Organisations such as the Royal United Service Institute (RUSI), the Committee on Standards in Public Life, and the Alan Turing Institute have reported extensively on this issue and are offering guidance to forces on AI and data ethics. There is also a wealth of private sector knowledge and experience that can be leveraged to support law enforcement in their quest.

The Importance of Integrity

Data reliability is paramount for any operation or investigation, especially if it leads to a criminal justice outcome. This is the main reason that Chorus exists as a company, helping law enforcement to cleanse their data of noise and misleading events that could see a case overturned.

Any intelligence gathered from analysing data will only be as good as the raw data itself, so it is in the police’s and public’s interest to ensure its integrity. Sharing of data between departments and forces across the UK helps to build a stronger and more reliable picture of what is going on before acting on that intelligence. More needs to be done to allow forces to share data and overlay it, especially for cross border crime such as ‘county lines’ drug gangs and terrorism. Forces need to be careful that they don’t fall into the trap of using unreliable data, thus causing intelligence-led blunders, missed opportunities or unsafe convictions.  Likewise, with more resources sent to a geographical area or targeting certain demographics, police are more likely to uncover more crime, thus reinforcing bias and stereotyping of certain communities.

Augmenting Decision Making

The position of predictive policing technology is currently very finely balanced. Uses by some forces have been deemed discriminatory while other forces are going the extra mile to onboard ethics committees and ensure that their use of innovative tech is independently validated.

One element in the equation that must not be overlooked are the roles of experienced police officers, analysts and investigators on the receiving end of intelligence.
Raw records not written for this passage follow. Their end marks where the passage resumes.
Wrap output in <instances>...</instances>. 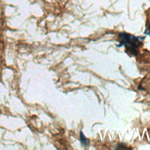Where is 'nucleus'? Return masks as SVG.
<instances>
[{"instance_id":"2","label":"nucleus","mask_w":150,"mask_h":150,"mask_svg":"<svg viewBox=\"0 0 150 150\" xmlns=\"http://www.w3.org/2000/svg\"><path fill=\"white\" fill-rule=\"evenodd\" d=\"M80 138L81 143L84 146H87L89 144V143H90L89 139L85 137V135H84V134L83 133L82 131L80 132Z\"/></svg>"},{"instance_id":"4","label":"nucleus","mask_w":150,"mask_h":150,"mask_svg":"<svg viewBox=\"0 0 150 150\" xmlns=\"http://www.w3.org/2000/svg\"><path fill=\"white\" fill-rule=\"evenodd\" d=\"M144 34L150 36V25H149V26L145 29V32H144Z\"/></svg>"},{"instance_id":"3","label":"nucleus","mask_w":150,"mask_h":150,"mask_svg":"<svg viewBox=\"0 0 150 150\" xmlns=\"http://www.w3.org/2000/svg\"><path fill=\"white\" fill-rule=\"evenodd\" d=\"M129 148L125 146L124 145H123V144H118V145H117V149H129Z\"/></svg>"},{"instance_id":"1","label":"nucleus","mask_w":150,"mask_h":150,"mask_svg":"<svg viewBox=\"0 0 150 150\" xmlns=\"http://www.w3.org/2000/svg\"><path fill=\"white\" fill-rule=\"evenodd\" d=\"M119 38L122 40L118 47L124 45L126 49L132 55L137 56L138 53V48L142 45V40L145 37H137L126 32H121L118 34Z\"/></svg>"}]
</instances>
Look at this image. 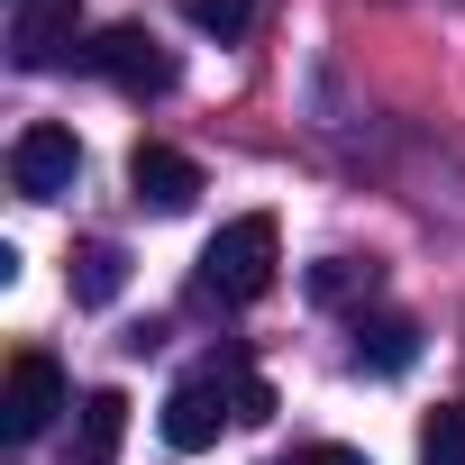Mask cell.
<instances>
[{"mask_svg": "<svg viewBox=\"0 0 465 465\" xmlns=\"http://www.w3.org/2000/svg\"><path fill=\"white\" fill-rule=\"evenodd\" d=\"M274 265H283V228H274V210H247V219H228L219 238L201 247V292L265 302L274 292Z\"/></svg>", "mask_w": 465, "mask_h": 465, "instance_id": "6da1fadb", "label": "cell"}, {"mask_svg": "<svg viewBox=\"0 0 465 465\" xmlns=\"http://www.w3.org/2000/svg\"><path fill=\"white\" fill-rule=\"evenodd\" d=\"M119 438H128V392H83V447H74V465H110L119 456Z\"/></svg>", "mask_w": 465, "mask_h": 465, "instance_id": "30bf717a", "label": "cell"}, {"mask_svg": "<svg viewBox=\"0 0 465 465\" xmlns=\"http://www.w3.org/2000/svg\"><path fill=\"white\" fill-rule=\"evenodd\" d=\"M283 465H365V447H338V438H311V447H292Z\"/></svg>", "mask_w": 465, "mask_h": 465, "instance_id": "9a60e30c", "label": "cell"}, {"mask_svg": "<svg viewBox=\"0 0 465 465\" xmlns=\"http://www.w3.org/2000/svg\"><path fill=\"white\" fill-rule=\"evenodd\" d=\"M74 37H83V0H19V10H10V64L19 74L64 64Z\"/></svg>", "mask_w": 465, "mask_h": 465, "instance_id": "8992f818", "label": "cell"}, {"mask_svg": "<svg viewBox=\"0 0 465 465\" xmlns=\"http://www.w3.org/2000/svg\"><path fill=\"white\" fill-rule=\"evenodd\" d=\"M228 420H238V383H219V374H183V383L164 392V447H173V456L219 447Z\"/></svg>", "mask_w": 465, "mask_h": 465, "instance_id": "277c9868", "label": "cell"}, {"mask_svg": "<svg viewBox=\"0 0 465 465\" xmlns=\"http://www.w3.org/2000/svg\"><path fill=\"white\" fill-rule=\"evenodd\" d=\"M83 74H101L110 92H128V101H155V92H173V55L137 28V19H119V28H101L92 46H83Z\"/></svg>", "mask_w": 465, "mask_h": 465, "instance_id": "7a4b0ae2", "label": "cell"}, {"mask_svg": "<svg viewBox=\"0 0 465 465\" xmlns=\"http://www.w3.org/2000/svg\"><path fill=\"white\" fill-rule=\"evenodd\" d=\"M420 465H465V401H438L420 420Z\"/></svg>", "mask_w": 465, "mask_h": 465, "instance_id": "8fae6325", "label": "cell"}, {"mask_svg": "<svg viewBox=\"0 0 465 465\" xmlns=\"http://www.w3.org/2000/svg\"><path fill=\"white\" fill-rule=\"evenodd\" d=\"M238 420H274V383L238 365Z\"/></svg>", "mask_w": 465, "mask_h": 465, "instance_id": "5bb4252c", "label": "cell"}, {"mask_svg": "<svg viewBox=\"0 0 465 465\" xmlns=\"http://www.w3.org/2000/svg\"><path fill=\"white\" fill-rule=\"evenodd\" d=\"M55 411H64V365H55L46 347L10 356V383H0V438H10V447H37V438L55 429Z\"/></svg>", "mask_w": 465, "mask_h": 465, "instance_id": "3957f363", "label": "cell"}, {"mask_svg": "<svg viewBox=\"0 0 465 465\" xmlns=\"http://www.w3.org/2000/svg\"><path fill=\"white\" fill-rule=\"evenodd\" d=\"M128 192H137V210L173 219V210L201 201V164H192L183 146H137V155H128Z\"/></svg>", "mask_w": 465, "mask_h": 465, "instance_id": "52a82bcc", "label": "cell"}, {"mask_svg": "<svg viewBox=\"0 0 465 465\" xmlns=\"http://www.w3.org/2000/svg\"><path fill=\"white\" fill-rule=\"evenodd\" d=\"M119 292H128V247H110V238L74 247V302L83 311H110Z\"/></svg>", "mask_w": 465, "mask_h": 465, "instance_id": "ba28073f", "label": "cell"}, {"mask_svg": "<svg viewBox=\"0 0 465 465\" xmlns=\"http://www.w3.org/2000/svg\"><path fill=\"white\" fill-rule=\"evenodd\" d=\"M356 292H374V265H347V256L311 265V302H356Z\"/></svg>", "mask_w": 465, "mask_h": 465, "instance_id": "7c38bea8", "label": "cell"}, {"mask_svg": "<svg viewBox=\"0 0 465 465\" xmlns=\"http://www.w3.org/2000/svg\"><path fill=\"white\" fill-rule=\"evenodd\" d=\"M183 19H192L201 37H238V28L256 19V0H183Z\"/></svg>", "mask_w": 465, "mask_h": 465, "instance_id": "4fadbf2b", "label": "cell"}, {"mask_svg": "<svg viewBox=\"0 0 465 465\" xmlns=\"http://www.w3.org/2000/svg\"><path fill=\"white\" fill-rule=\"evenodd\" d=\"M10 183H19L28 201H64V192L83 183V137L55 128V119L19 128V146H10Z\"/></svg>", "mask_w": 465, "mask_h": 465, "instance_id": "5b68a950", "label": "cell"}, {"mask_svg": "<svg viewBox=\"0 0 465 465\" xmlns=\"http://www.w3.org/2000/svg\"><path fill=\"white\" fill-rule=\"evenodd\" d=\"M411 356H420V329H411L401 311L356 320V365H374V374H411Z\"/></svg>", "mask_w": 465, "mask_h": 465, "instance_id": "9c48e42d", "label": "cell"}, {"mask_svg": "<svg viewBox=\"0 0 465 465\" xmlns=\"http://www.w3.org/2000/svg\"><path fill=\"white\" fill-rule=\"evenodd\" d=\"M10 10H19V0H10Z\"/></svg>", "mask_w": 465, "mask_h": 465, "instance_id": "2e32d148", "label": "cell"}]
</instances>
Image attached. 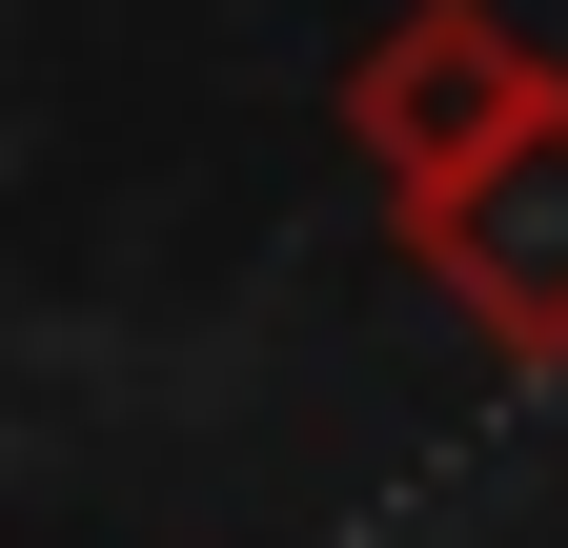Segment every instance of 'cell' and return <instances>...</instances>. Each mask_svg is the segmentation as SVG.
I'll use <instances>...</instances> for the list:
<instances>
[{
  "label": "cell",
  "instance_id": "cell-1",
  "mask_svg": "<svg viewBox=\"0 0 568 548\" xmlns=\"http://www.w3.org/2000/svg\"><path fill=\"white\" fill-rule=\"evenodd\" d=\"M406 264L467 305V346L508 366V386L568 366V82H548V102H528L447 203H406Z\"/></svg>",
  "mask_w": 568,
  "mask_h": 548
},
{
  "label": "cell",
  "instance_id": "cell-2",
  "mask_svg": "<svg viewBox=\"0 0 568 548\" xmlns=\"http://www.w3.org/2000/svg\"><path fill=\"white\" fill-rule=\"evenodd\" d=\"M568 82V61L528 41V21H487V0H406V21L345 61V143H366V183H386V224L406 203H447L487 143H508V122Z\"/></svg>",
  "mask_w": 568,
  "mask_h": 548
}]
</instances>
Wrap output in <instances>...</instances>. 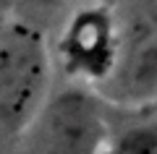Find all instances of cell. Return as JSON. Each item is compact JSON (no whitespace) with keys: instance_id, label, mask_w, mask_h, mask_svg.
<instances>
[{"instance_id":"6da1fadb","label":"cell","mask_w":157,"mask_h":154,"mask_svg":"<svg viewBox=\"0 0 157 154\" xmlns=\"http://www.w3.org/2000/svg\"><path fill=\"white\" fill-rule=\"evenodd\" d=\"M39 84V55L34 47L13 42L0 50V110L13 118L26 107Z\"/></svg>"},{"instance_id":"7a4b0ae2","label":"cell","mask_w":157,"mask_h":154,"mask_svg":"<svg viewBox=\"0 0 157 154\" xmlns=\"http://www.w3.org/2000/svg\"><path fill=\"white\" fill-rule=\"evenodd\" d=\"M131 81L134 84H152L157 81V44H147L131 60Z\"/></svg>"},{"instance_id":"3957f363","label":"cell","mask_w":157,"mask_h":154,"mask_svg":"<svg viewBox=\"0 0 157 154\" xmlns=\"http://www.w3.org/2000/svg\"><path fill=\"white\" fill-rule=\"evenodd\" d=\"M121 154H157V131L141 128L121 141Z\"/></svg>"}]
</instances>
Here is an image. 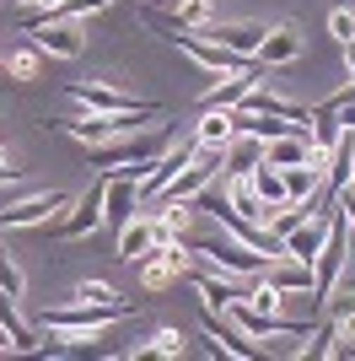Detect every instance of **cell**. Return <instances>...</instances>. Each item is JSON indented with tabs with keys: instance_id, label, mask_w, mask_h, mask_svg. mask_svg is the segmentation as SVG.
<instances>
[{
	"instance_id": "obj_1",
	"label": "cell",
	"mask_w": 355,
	"mask_h": 361,
	"mask_svg": "<svg viewBox=\"0 0 355 361\" xmlns=\"http://www.w3.org/2000/svg\"><path fill=\"white\" fill-rule=\"evenodd\" d=\"M344 264H350V221H344V211L334 205L328 238H323V248H318V259H312V297L318 302H334V291H340V281H344Z\"/></svg>"
},
{
	"instance_id": "obj_2",
	"label": "cell",
	"mask_w": 355,
	"mask_h": 361,
	"mask_svg": "<svg viewBox=\"0 0 355 361\" xmlns=\"http://www.w3.org/2000/svg\"><path fill=\"white\" fill-rule=\"evenodd\" d=\"M118 318H130V302H59L44 313V329H108Z\"/></svg>"
},
{
	"instance_id": "obj_3",
	"label": "cell",
	"mask_w": 355,
	"mask_h": 361,
	"mask_svg": "<svg viewBox=\"0 0 355 361\" xmlns=\"http://www.w3.org/2000/svg\"><path fill=\"white\" fill-rule=\"evenodd\" d=\"M226 232V226H221ZM194 254H205L210 264H221V270H232V275H242V281H259L264 275V264H269V254H259V248H248L242 238H216V243H194Z\"/></svg>"
},
{
	"instance_id": "obj_4",
	"label": "cell",
	"mask_w": 355,
	"mask_h": 361,
	"mask_svg": "<svg viewBox=\"0 0 355 361\" xmlns=\"http://www.w3.org/2000/svg\"><path fill=\"white\" fill-rule=\"evenodd\" d=\"M221 318H232L237 329L248 334V340H264V334H307V318H280V313H264V307H253L248 297H232L221 307Z\"/></svg>"
},
{
	"instance_id": "obj_5",
	"label": "cell",
	"mask_w": 355,
	"mask_h": 361,
	"mask_svg": "<svg viewBox=\"0 0 355 361\" xmlns=\"http://www.w3.org/2000/svg\"><path fill=\"white\" fill-rule=\"evenodd\" d=\"M27 32H32V44H38V54H54V60H81V49H87L81 16H38Z\"/></svg>"
},
{
	"instance_id": "obj_6",
	"label": "cell",
	"mask_w": 355,
	"mask_h": 361,
	"mask_svg": "<svg viewBox=\"0 0 355 361\" xmlns=\"http://www.w3.org/2000/svg\"><path fill=\"white\" fill-rule=\"evenodd\" d=\"M65 97H75L92 114H151V119H162V103H135L113 87H97V81H65Z\"/></svg>"
},
{
	"instance_id": "obj_7",
	"label": "cell",
	"mask_w": 355,
	"mask_h": 361,
	"mask_svg": "<svg viewBox=\"0 0 355 361\" xmlns=\"http://www.w3.org/2000/svg\"><path fill=\"white\" fill-rule=\"evenodd\" d=\"M151 114H92L87 108V119H70V124H59L70 140H81V146H103V140L113 135H130V130H140Z\"/></svg>"
},
{
	"instance_id": "obj_8",
	"label": "cell",
	"mask_w": 355,
	"mask_h": 361,
	"mask_svg": "<svg viewBox=\"0 0 355 361\" xmlns=\"http://www.w3.org/2000/svg\"><path fill=\"white\" fill-rule=\"evenodd\" d=\"M92 151V167H124V162H146V157H156V151H167V140L162 135H113V140H103V146H87Z\"/></svg>"
},
{
	"instance_id": "obj_9",
	"label": "cell",
	"mask_w": 355,
	"mask_h": 361,
	"mask_svg": "<svg viewBox=\"0 0 355 361\" xmlns=\"http://www.w3.org/2000/svg\"><path fill=\"white\" fill-rule=\"evenodd\" d=\"M70 205V195L65 189H44V195H22V200H11L6 211H0V226H38V221H49L54 211H65Z\"/></svg>"
},
{
	"instance_id": "obj_10",
	"label": "cell",
	"mask_w": 355,
	"mask_h": 361,
	"mask_svg": "<svg viewBox=\"0 0 355 361\" xmlns=\"http://www.w3.org/2000/svg\"><path fill=\"white\" fill-rule=\"evenodd\" d=\"M103 205H108V173H97V178H92V189L75 200V211L59 221V238H87L92 226L103 221Z\"/></svg>"
},
{
	"instance_id": "obj_11",
	"label": "cell",
	"mask_w": 355,
	"mask_h": 361,
	"mask_svg": "<svg viewBox=\"0 0 355 361\" xmlns=\"http://www.w3.org/2000/svg\"><path fill=\"white\" fill-rule=\"evenodd\" d=\"M156 248V211H135L130 221L118 226V259H130V264H140V259Z\"/></svg>"
},
{
	"instance_id": "obj_12",
	"label": "cell",
	"mask_w": 355,
	"mask_h": 361,
	"mask_svg": "<svg viewBox=\"0 0 355 361\" xmlns=\"http://www.w3.org/2000/svg\"><path fill=\"white\" fill-rule=\"evenodd\" d=\"M264 22H210L205 27V38L210 44H221V49H232V54H259V44H264Z\"/></svg>"
},
{
	"instance_id": "obj_13",
	"label": "cell",
	"mask_w": 355,
	"mask_h": 361,
	"mask_svg": "<svg viewBox=\"0 0 355 361\" xmlns=\"http://www.w3.org/2000/svg\"><path fill=\"white\" fill-rule=\"evenodd\" d=\"M259 81H264V65L253 60L248 71H232V75H226V81H216V87H205V97H199V103H205V108H237V103H242V97H248L253 87H259Z\"/></svg>"
},
{
	"instance_id": "obj_14",
	"label": "cell",
	"mask_w": 355,
	"mask_h": 361,
	"mask_svg": "<svg viewBox=\"0 0 355 361\" xmlns=\"http://www.w3.org/2000/svg\"><path fill=\"white\" fill-rule=\"evenodd\" d=\"M253 60L264 65V71H280V65L301 60V32H296V27H269V32H264V44H259V54H253Z\"/></svg>"
},
{
	"instance_id": "obj_15",
	"label": "cell",
	"mask_w": 355,
	"mask_h": 361,
	"mask_svg": "<svg viewBox=\"0 0 355 361\" xmlns=\"http://www.w3.org/2000/svg\"><path fill=\"white\" fill-rule=\"evenodd\" d=\"M259 281H269L275 291H312V264L280 254V259H269V264H264V275H259Z\"/></svg>"
},
{
	"instance_id": "obj_16",
	"label": "cell",
	"mask_w": 355,
	"mask_h": 361,
	"mask_svg": "<svg viewBox=\"0 0 355 361\" xmlns=\"http://www.w3.org/2000/svg\"><path fill=\"white\" fill-rule=\"evenodd\" d=\"M135 211H140V183H130V178H118V173H108V205H103V216H108L113 226H124Z\"/></svg>"
},
{
	"instance_id": "obj_17",
	"label": "cell",
	"mask_w": 355,
	"mask_h": 361,
	"mask_svg": "<svg viewBox=\"0 0 355 361\" xmlns=\"http://www.w3.org/2000/svg\"><path fill=\"white\" fill-rule=\"evenodd\" d=\"M178 275H183V264H178L167 248H151L146 259H140V286L146 291H162V286H178Z\"/></svg>"
},
{
	"instance_id": "obj_18",
	"label": "cell",
	"mask_w": 355,
	"mask_h": 361,
	"mask_svg": "<svg viewBox=\"0 0 355 361\" xmlns=\"http://www.w3.org/2000/svg\"><path fill=\"white\" fill-rule=\"evenodd\" d=\"M259 162H264V140L253 135V130H237L226 140V173H253Z\"/></svg>"
},
{
	"instance_id": "obj_19",
	"label": "cell",
	"mask_w": 355,
	"mask_h": 361,
	"mask_svg": "<svg viewBox=\"0 0 355 361\" xmlns=\"http://www.w3.org/2000/svg\"><path fill=\"white\" fill-rule=\"evenodd\" d=\"M194 286H199V297H205V307H226V302L232 297H248V291H242V275H210V270H199L194 275Z\"/></svg>"
},
{
	"instance_id": "obj_20",
	"label": "cell",
	"mask_w": 355,
	"mask_h": 361,
	"mask_svg": "<svg viewBox=\"0 0 355 361\" xmlns=\"http://www.w3.org/2000/svg\"><path fill=\"white\" fill-rule=\"evenodd\" d=\"M248 183L259 189V200L269 205V216H275V211L285 205V167H275V162H259V167L248 173Z\"/></svg>"
},
{
	"instance_id": "obj_21",
	"label": "cell",
	"mask_w": 355,
	"mask_h": 361,
	"mask_svg": "<svg viewBox=\"0 0 355 361\" xmlns=\"http://www.w3.org/2000/svg\"><path fill=\"white\" fill-rule=\"evenodd\" d=\"M205 329L216 334V350H226V356H237V361H253V356H259V345H248V334L237 329V324H221L216 313H205Z\"/></svg>"
},
{
	"instance_id": "obj_22",
	"label": "cell",
	"mask_w": 355,
	"mask_h": 361,
	"mask_svg": "<svg viewBox=\"0 0 355 361\" xmlns=\"http://www.w3.org/2000/svg\"><path fill=\"white\" fill-rule=\"evenodd\" d=\"M323 189H328V178L318 173V167H307V162L285 167V200H318Z\"/></svg>"
},
{
	"instance_id": "obj_23",
	"label": "cell",
	"mask_w": 355,
	"mask_h": 361,
	"mask_svg": "<svg viewBox=\"0 0 355 361\" xmlns=\"http://www.w3.org/2000/svg\"><path fill=\"white\" fill-rule=\"evenodd\" d=\"M232 135H237L232 108H205V119H199V130H194V140H199V146H226Z\"/></svg>"
},
{
	"instance_id": "obj_24",
	"label": "cell",
	"mask_w": 355,
	"mask_h": 361,
	"mask_svg": "<svg viewBox=\"0 0 355 361\" xmlns=\"http://www.w3.org/2000/svg\"><path fill=\"white\" fill-rule=\"evenodd\" d=\"M140 356H183V334L178 329H156L151 345H140Z\"/></svg>"
},
{
	"instance_id": "obj_25",
	"label": "cell",
	"mask_w": 355,
	"mask_h": 361,
	"mask_svg": "<svg viewBox=\"0 0 355 361\" xmlns=\"http://www.w3.org/2000/svg\"><path fill=\"white\" fill-rule=\"evenodd\" d=\"M6 75H11V81H32V75H38V44L11 54V60H6Z\"/></svg>"
},
{
	"instance_id": "obj_26",
	"label": "cell",
	"mask_w": 355,
	"mask_h": 361,
	"mask_svg": "<svg viewBox=\"0 0 355 361\" xmlns=\"http://www.w3.org/2000/svg\"><path fill=\"white\" fill-rule=\"evenodd\" d=\"M70 302H103V307H108V302H124V297H118L108 281H87V286H75V297H70Z\"/></svg>"
},
{
	"instance_id": "obj_27",
	"label": "cell",
	"mask_w": 355,
	"mask_h": 361,
	"mask_svg": "<svg viewBox=\"0 0 355 361\" xmlns=\"http://www.w3.org/2000/svg\"><path fill=\"white\" fill-rule=\"evenodd\" d=\"M0 291L6 297H22V270H16V259L0 248Z\"/></svg>"
},
{
	"instance_id": "obj_28",
	"label": "cell",
	"mask_w": 355,
	"mask_h": 361,
	"mask_svg": "<svg viewBox=\"0 0 355 361\" xmlns=\"http://www.w3.org/2000/svg\"><path fill=\"white\" fill-rule=\"evenodd\" d=\"M248 302H253V307H264V313H280L285 291H275V286H269V281H259V286L248 291Z\"/></svg>"
},
{
	"instance_id": "obj_29",
	"label": "cell",
	"mask_w": 355,
	"mask_h": 361,
	"mask_svg": "<svg viewBox=\"0 0 355 361\" xmlns=\"http://www.w3.org/2000/svg\"><path fill=\"white\" fill-rule=\"evenodd\" d=\"M328 32H334L340 44H350V38H355V11H344V6H340V11H328Z\"/></svg>"
},
{
	"instance_id": "obj_30",
	"label": "cell",
	"mask_w": 355,
	"mask_h": 361,
	"mask_svg": "<svg viewBox=\"0 0 355 361\" xmlns=\"http://www.w3.org/2000/svg\"><path fill=\"white\" fill-rule=\"evenodd\" d=\"M334 205L344 211V221H350V232H355V189H350V183H340V189H334Z\"/></svg>"
},
{
	"instance_id": "obj_31",
	"label": "cell",
	"mask_w": 355,
	"mask_h": 361,
	"mask_svg": "<svg viewBox=\"0 0 355 361\" xmlns=\"http://www.w3.org/2000/svg\"><path fill=\"white\" fill-rule=\"evenodd\" d=\"M6 350H22V345H16V334L6 329V324H0V356H6Z\"/></svg>"
},
{
	"instance_id": "obj_32",
	"label": "cell",
	"mask_w": 355,
	"mask_h": 361,
	"mask_svg": "<svg viewBox=\"0 0 355 361\" xmlns=\"http://www.w3.org/2000/svg\"><path fill=\"white\" fill-rule=\"evenodd\" d=\"M340 124H344V130H355V103H344V108H340Z\"/></svg>"
},
{
	"instance_id": "obj_33",
	"label": "cell",
	"mask_w": 355,
	"mask_h": 361,
	"mask_svg": "<svg viewBox=\"0 0 355 361\" xmlns=\"http://www.w3.org/2000/svg\"><path fill=\"white\" fill-rule=\"evenodd\" d=\"M0 183H16V167H6V151H0Z\"/></svg>"
},
{
	"instance_id": "obj_34",
	"label": "cell",
	"mask_w": 355,
	"mask_h": 361,
	"mask_svg": "<svg viewBox=\"0 0 355 361\" xmlns=\"http://www.w3.org/2000/svg\"><path fill=\"white\" fill-rule=\"evenodd\" d=\"M344 65H350V75H355V38L344 44Z\"/></svg>"
},
{
	"instance_id": "obj_35",
	"label": "cell",
	"mask_w": 355,
	"mask_h": 361,
	"mask_svg": "<svg viewBox=\"0 0 355 361\" xmlns=\"http://www.w3.org/2000/svg\"><path fill=\"white\" fill-rule=\"evenodd\" d=\"M11 6H44V0H11Z\"/></svg>"
},
{
	"instance_id": "obj_36",
	"label": "cell",
	"mask_w": 355,
	"mask_h": 361,
	"mask_svg": "<svg viewBox=\"0 0 355 361\" xmlns=\"http://www.w3.org/2000/svg\"><path fill=\"white\" fill-rule=\"evenodd\" d=\"M350 189H355V167H350Z\"/></svg>"
},
{
	"instance_id": "obj_37",
	"label": "cell",
	"mask_w": 355,
	"mask_h": 361,
	"mask_svg": "<svg viewBox=\"0 0 355 361\" xmlns=\"http://www.w3.org/2000/svg\"><path fill=\"white\" fill-rule=\"evenodd\" d=\"M151 6H162V0H151Z\"/></svg>"
},
{
	"instance_id": "obj_38",
	"label": "cell",
	"mask_w": 355,
	"mask_h": 361,
	"mask_svg": "<svg viewBox=\"0 0 355 361\" xmlns=\"http://www.w3.org/2000/svg\"><path fill=\"white\" fill-rule=\"evenodd\" d=\"M0 151H6V146H0Z\"/></svg>"
}]
</instances>
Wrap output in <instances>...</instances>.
Technology will never replace people in law enforcement, but its ability to augment their decision making, quickly and based on fact, will undoubtedly help prevent crime and protect the public.

The reality, however, is that currently there is very little evidence that ‘predictive’ technologies are capable of replacing the nuanced judgements of intelligent, experienced human beings. Life is messy. People are extraordinarily complex and unpredictable. Most of all, citizens don’t want to find themselves targeted by the police because of the colour of their skin, their past mistakes, or their geographic postcode. Fairness and justice demand that they be judged on the basis of what they have actually done, and proving this is what Chorus does best.